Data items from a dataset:
----
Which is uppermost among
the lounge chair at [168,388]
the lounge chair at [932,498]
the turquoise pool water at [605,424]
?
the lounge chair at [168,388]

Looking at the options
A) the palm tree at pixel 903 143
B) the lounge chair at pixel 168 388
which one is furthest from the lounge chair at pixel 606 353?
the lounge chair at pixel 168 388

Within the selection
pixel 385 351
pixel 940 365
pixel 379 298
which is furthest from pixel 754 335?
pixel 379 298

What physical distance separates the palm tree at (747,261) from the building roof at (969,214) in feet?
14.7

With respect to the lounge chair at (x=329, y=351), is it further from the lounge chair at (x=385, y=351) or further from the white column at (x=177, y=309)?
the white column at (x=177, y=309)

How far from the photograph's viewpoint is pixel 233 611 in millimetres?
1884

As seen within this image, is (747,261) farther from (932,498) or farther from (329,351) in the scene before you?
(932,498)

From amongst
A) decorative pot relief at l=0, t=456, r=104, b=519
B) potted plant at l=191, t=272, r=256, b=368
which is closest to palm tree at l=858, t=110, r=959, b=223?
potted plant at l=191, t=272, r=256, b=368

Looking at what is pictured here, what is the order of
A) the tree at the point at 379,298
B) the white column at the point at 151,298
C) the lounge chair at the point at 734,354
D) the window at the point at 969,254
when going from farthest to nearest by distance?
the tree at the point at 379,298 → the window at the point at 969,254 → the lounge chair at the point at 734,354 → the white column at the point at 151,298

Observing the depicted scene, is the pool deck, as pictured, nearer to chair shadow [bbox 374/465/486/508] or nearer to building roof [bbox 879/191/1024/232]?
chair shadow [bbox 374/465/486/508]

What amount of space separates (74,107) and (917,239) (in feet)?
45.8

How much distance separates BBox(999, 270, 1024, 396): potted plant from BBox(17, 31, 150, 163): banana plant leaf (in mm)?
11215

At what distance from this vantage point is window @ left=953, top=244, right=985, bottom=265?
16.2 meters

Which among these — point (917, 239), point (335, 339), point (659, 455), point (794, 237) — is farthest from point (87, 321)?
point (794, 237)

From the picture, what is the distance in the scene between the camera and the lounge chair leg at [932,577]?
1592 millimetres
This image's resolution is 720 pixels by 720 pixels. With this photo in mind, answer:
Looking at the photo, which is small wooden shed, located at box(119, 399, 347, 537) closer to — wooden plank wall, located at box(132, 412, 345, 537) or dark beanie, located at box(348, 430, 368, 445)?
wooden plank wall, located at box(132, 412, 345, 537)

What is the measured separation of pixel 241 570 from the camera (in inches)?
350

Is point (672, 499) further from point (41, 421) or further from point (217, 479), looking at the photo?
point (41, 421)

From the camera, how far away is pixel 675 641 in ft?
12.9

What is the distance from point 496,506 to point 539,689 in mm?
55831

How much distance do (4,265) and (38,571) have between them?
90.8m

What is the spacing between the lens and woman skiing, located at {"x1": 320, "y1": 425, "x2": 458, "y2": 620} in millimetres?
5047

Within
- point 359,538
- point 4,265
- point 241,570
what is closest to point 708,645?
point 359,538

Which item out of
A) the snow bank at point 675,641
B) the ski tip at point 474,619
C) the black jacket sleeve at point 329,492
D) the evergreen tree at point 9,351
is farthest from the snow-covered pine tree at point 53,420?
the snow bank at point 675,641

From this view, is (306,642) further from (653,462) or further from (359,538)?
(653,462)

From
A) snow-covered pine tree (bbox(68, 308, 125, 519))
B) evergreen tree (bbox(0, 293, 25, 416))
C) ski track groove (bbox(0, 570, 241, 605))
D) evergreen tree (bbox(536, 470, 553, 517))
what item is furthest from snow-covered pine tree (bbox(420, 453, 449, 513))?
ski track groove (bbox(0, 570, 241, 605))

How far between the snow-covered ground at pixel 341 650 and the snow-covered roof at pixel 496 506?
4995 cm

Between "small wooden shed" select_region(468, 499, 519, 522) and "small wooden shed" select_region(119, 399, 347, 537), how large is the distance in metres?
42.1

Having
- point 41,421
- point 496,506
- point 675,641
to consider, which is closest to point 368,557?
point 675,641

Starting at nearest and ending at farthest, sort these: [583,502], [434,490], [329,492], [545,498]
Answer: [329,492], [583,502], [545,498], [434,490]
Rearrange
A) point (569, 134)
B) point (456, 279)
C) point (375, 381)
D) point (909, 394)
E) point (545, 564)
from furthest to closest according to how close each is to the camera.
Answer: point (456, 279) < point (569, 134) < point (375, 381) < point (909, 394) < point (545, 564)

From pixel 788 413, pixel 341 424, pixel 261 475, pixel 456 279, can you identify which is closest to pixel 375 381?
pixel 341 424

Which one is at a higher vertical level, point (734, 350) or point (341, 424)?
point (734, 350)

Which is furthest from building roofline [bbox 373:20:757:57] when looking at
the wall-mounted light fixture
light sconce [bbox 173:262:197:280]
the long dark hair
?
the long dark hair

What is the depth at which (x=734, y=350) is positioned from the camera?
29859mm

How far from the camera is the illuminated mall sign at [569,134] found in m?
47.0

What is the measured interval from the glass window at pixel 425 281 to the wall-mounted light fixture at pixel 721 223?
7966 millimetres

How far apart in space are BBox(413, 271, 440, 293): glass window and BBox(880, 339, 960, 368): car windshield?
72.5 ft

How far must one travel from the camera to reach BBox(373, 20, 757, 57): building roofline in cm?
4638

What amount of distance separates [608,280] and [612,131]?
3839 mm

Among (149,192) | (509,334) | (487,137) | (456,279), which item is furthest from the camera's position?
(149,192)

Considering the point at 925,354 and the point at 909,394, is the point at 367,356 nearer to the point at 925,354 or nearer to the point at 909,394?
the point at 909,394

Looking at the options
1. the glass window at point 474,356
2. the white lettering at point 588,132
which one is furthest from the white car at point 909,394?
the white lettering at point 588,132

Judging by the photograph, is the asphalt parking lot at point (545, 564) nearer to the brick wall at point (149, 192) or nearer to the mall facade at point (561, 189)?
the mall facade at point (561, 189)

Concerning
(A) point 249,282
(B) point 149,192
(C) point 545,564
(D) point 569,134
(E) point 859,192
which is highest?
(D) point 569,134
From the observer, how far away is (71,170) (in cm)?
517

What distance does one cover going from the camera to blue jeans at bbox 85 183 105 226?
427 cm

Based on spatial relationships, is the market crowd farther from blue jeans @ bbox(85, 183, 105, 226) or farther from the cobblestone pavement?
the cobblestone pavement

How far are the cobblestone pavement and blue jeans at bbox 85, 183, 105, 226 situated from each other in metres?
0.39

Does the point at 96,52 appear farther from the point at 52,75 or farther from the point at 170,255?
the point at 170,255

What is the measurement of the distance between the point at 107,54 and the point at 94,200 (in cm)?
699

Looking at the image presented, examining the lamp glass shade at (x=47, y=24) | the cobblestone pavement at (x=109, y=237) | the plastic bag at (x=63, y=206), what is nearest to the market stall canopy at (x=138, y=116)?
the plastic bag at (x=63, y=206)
----
Work required
Reproduce verbatim the lines of the data above, starting with the line that contains "From this view, is" and going on through the line that contains "7966 millimetres". Include both of those lines.

Solution to this task
From this view, is (306,642) further from (653,462) or further from (359,538)?
(653,462)

From
A) snow-covered pine tree (bbox(68, 308, 125, 519))
B) evergreen tree (bbox(0, 293, 25, 416))
C) ski track groove (bbox(0, 570, 241, 605))
D) evergreen tree (bbox(536, 470, 553, 517))
what item is furthest from snow-covered pine tree (bbox(420, 453, 449, 513))?
ski track groove (bbox(0, 570, 241, 605))

How far between the snow-covered ground at pixel 341 650 and the snow-covered roof at pixel 496 506?
4995 cm

Between "small wooden shed" select_region(468, 499, 519, 522) and "small wooden shed" select_region(119, 399, 347, 537), how large is the distance in metres?
42.1

Having
- point 41,421
- point 496,506
- point 675,641
to consider, which is closest to point 368,557?
point 675,641

Starting at nearest and ending at farthest, sort these: [583,502], [434,490], [329,492], [545,498]
Answer: [329,492], [583,502], [545,498], [434,490]
Rearrange
A) point (569, 134)
B) point (456, 279)
C) point (375, 381)
D) point (909, 394)
E) point (545, 564)
from furthest to closest according to how close each is to the camera.
Answer: point (456, 279) < point (569, 134) < point (375, 381) < point (909, 394) < point (545, 564)

From pixel 788 413, pixel 341 424, pixel 261 475, pixel 456 279, can you identify which is closest to pixel 375 381?
pixel 341 424

Which one is at a higher vertical level, point (734, 350) or point (341, 424)?
point (734, 350)

Which is furthest from building roofline [bbox 373:20:757:57] when looking at
the wall-mounted light fixture
light sconce [bbox 173:262:197:280]
the long dark hair
?
the long dark hair

What is the depth at which (x=734, y=350) is positioned from the camera?
29859mm

How far from the camera is the illuminated mall sign at [569,134] found in m?
47.0

What is the measured interval from the glass window at pixel 425 281 to the wall-mounted light fixture at pixel 721 223?
7966 millimetres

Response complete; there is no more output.